A question we often hear from potential sellers is whether or not they should renovate or otherwise improve the property before selling. While there’s no one correct answer (except “it depends”), most licensees will recommend some degree of “freshening” — cosmetic improvements that might fall under the headings of staging or curb appeal.
But what about the “bigger” stuff? Should we remodel the bathroom?
Every year Remodeling Magazine reports the results of research designed to determine which projects have the greatest dollar return. The results of the most recent survey are reported on REALTOR.COM and might surprise you. While sexy renovations may help with the sale, it doesn’t necessarily mean a great increase in value. The top return was attic insulation–statistically it returns more than the cost.
We ought to bear in mind (and explain to prospective sellers) that the value of the improvement shouldn’t simply be measured in dollars, but having some data beats pulling our opinions out of the air. If you look at the chart, note also there are regional differences. Also, pay attention to what people are saying.

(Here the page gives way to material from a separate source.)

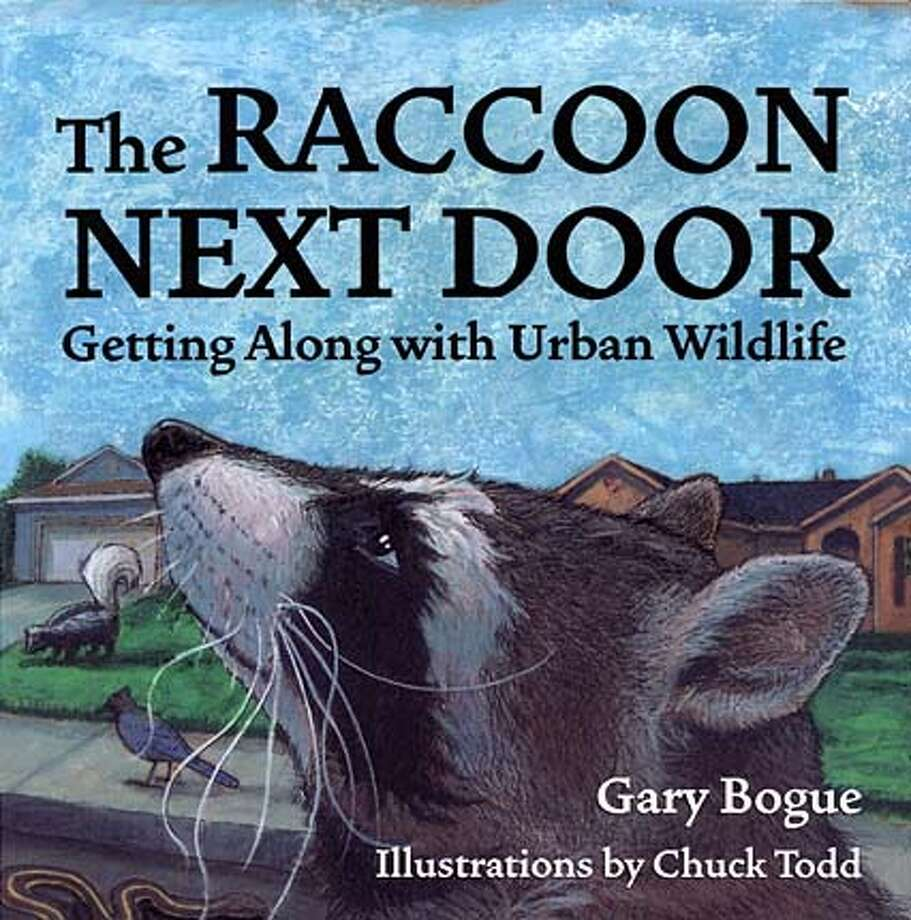 / for: Home The Raccoon Next Door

I know when I talk with folks who are buying and selling two things that come up consistently are “energy efficiency” and “aging friendly.” It shouldn’t be a surprise to hear that in Maine where we have an aging population and some mighty cold weather.
One of the funnier questions I had a few years ago came from a young couple who wondered, “Should we remodel and add a bedroom if we’re planning to sell in ten years–will we get back the money we spend?” That’s some strategic thinking! In this case, they ultimately decided ten years living in a home with the additional bedroom would be worth spending the money–even if the long-term payback wasn’t guaranteed. There are too many “it depends” to answer the dollar question with any degree of certainty.
Seth Godin recently wrote a piece (Economics Is Messy) about the difference between value and profit. When considering the “Should I renovate…?” question, it’s an important distinction. The average dollar “return” on improvements is about 64%, making most improvements a loss if we only measure in dollars. When we look at the value we include factors like how much more salable the property becomes and how much pleasure the current owner will reap from the improvement. Those factors add value and may well offset the lack of dollar profit.